**Document text**
━━━━━━━━
Sunday, October 3, 2010

Truth in Advertising aka The Fruit of the Room

I admit it, I’m a sucker for an enticing advertisement. Yes, I have purchased a few items from info-mercials at 5:00 am - who wouldn’t want to look ten years younger AND receive a bonus miracle eye cream all for one low price (plus shipping and handling). I have yet to find the product that lives up to its marketing hype - until now. My faith in advertising has been renewed. While shopping recently in a local antique mall, I spied - (spied isn’t exactly accurate, I mean this was difficult to miss) - an extremely large ceramic pomegranate displayed prominently in my friend’s booth. Now that I have become the proud owner of this “obra maestra” I must admit there is no other way to display it - prominence is this ceramic pomegranate’s destiny.

At first glance, my thoughts ran to “extremely oversized, oddly colored tomato”, but the tag attached to it set me straight. Large, ceramic pomegranate - the focal point of any room.” No truer words have ever graced an ad. With a diameter larger than a basketball and life like detail (At least I am assuming the details are life like because I have never actually seen a pomegranate), this “objeto de arte” has no other choice but to assume its rightful place as “the focal point of any room”. Too large to rest on the mantel, it has found a home on the center of my coffee table. “Eye catching” and “Conversation piece” don’t begin to do this ceramic marvel justice.
━━━━━━━━
**Source material**
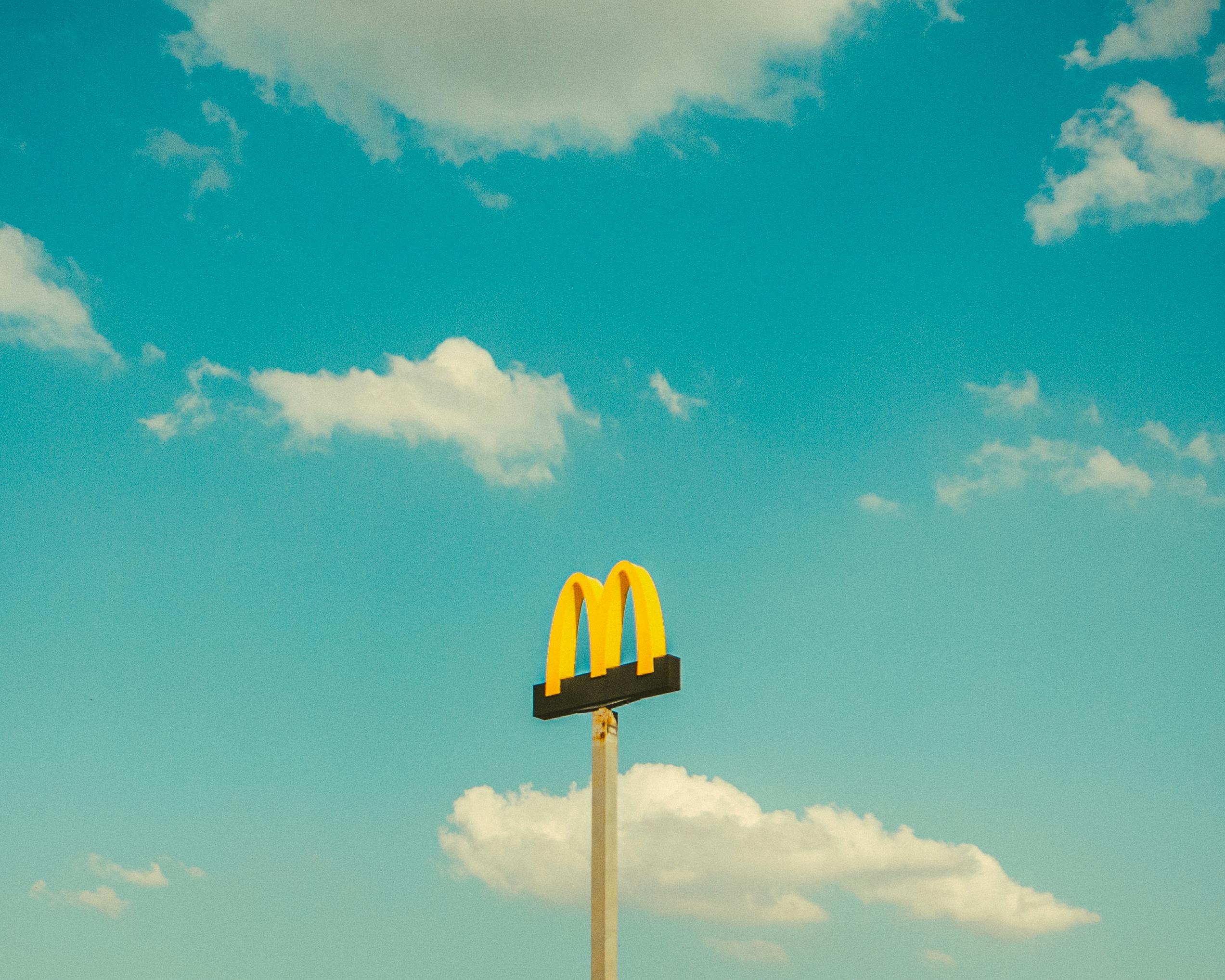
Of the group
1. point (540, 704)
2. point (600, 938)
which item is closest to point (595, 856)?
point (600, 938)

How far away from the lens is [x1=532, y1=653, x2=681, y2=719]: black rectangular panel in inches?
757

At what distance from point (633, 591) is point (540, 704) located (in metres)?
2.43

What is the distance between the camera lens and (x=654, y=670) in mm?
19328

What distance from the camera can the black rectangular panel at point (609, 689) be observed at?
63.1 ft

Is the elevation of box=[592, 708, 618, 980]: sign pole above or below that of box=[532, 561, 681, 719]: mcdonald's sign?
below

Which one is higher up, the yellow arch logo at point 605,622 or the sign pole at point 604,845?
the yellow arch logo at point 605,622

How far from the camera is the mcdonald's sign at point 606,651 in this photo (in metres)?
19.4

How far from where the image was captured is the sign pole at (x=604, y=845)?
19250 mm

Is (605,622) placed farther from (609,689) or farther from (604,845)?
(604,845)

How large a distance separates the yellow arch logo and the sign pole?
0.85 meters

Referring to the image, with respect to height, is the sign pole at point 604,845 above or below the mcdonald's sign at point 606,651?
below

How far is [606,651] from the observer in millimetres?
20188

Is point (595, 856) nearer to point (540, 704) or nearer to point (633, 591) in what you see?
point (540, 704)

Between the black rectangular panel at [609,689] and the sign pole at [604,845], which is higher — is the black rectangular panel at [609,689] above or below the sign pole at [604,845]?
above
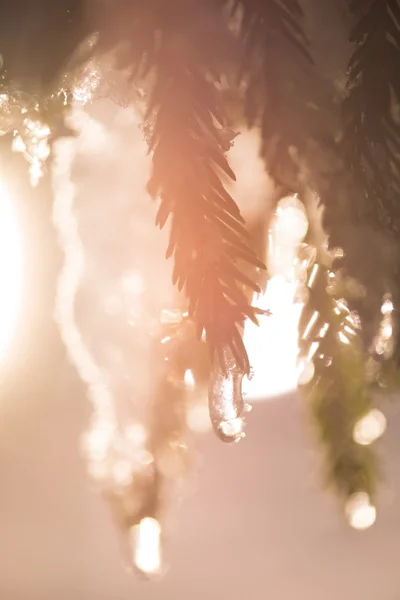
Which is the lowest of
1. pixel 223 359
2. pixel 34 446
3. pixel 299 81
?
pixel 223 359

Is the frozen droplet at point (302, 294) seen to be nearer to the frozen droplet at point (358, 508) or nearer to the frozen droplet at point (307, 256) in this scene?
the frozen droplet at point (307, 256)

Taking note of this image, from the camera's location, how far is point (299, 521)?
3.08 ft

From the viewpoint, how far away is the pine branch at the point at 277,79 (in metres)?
━━━━━━━━
**Brief 1**
Write out the part of the ceramic pomegranate post that opens with the words containing "At first glance, my" and closes with "ceramic marvel justice.".
**Brief 2**
Continue the blog post about the ceramic pomegranate from its last sentence.
The data is separate material and has no connection to the blog post about the ceramic pomegranate.

**Result 1**
At first glance, my thoughts ran to “extremely oversized, oddly colored tomato”, but the tag attached to it set me straight. Large, ceramic pomegranate - the focal point of any room.” No truer words have ever graced an ad. With a diameter larger than a basketball and life like detail (At least I am assuming the details are life like because I have never actually seen a pomegranate), this “objeto de arte” has no other choice but to assume its rightful place as “the focal point of any room”. Too large to rest on the mantel, it has found a home on the center of my coffee table. “Eye catching” and “Conversation piece” don’t begin to do this ceramic marvel justice.

**Result 2**
I had been in search of a muse, well actually the characters in a short story I’m writing were, when I first saw the pomegranate. I didn’t buy it, because it was a bit too expensive and I‘d already dipped into the “ceramic fruit“ portion of my decorating budget to get a pedicure. Priorities must be maintained. I did talk about it though. My friends patiently listened as I explained how the pomegranate was now the be the focal point of my story, the perfect muse. Impossible to overlook and yet, subtle in it’s beauty. I even took my daughter back to see it, once again contemplating a purchase. The second time, it looked even bigger. I couldn’t actually imagine it in my home, so once again I passed it by, next month’s pedicure allowance safe for the moment.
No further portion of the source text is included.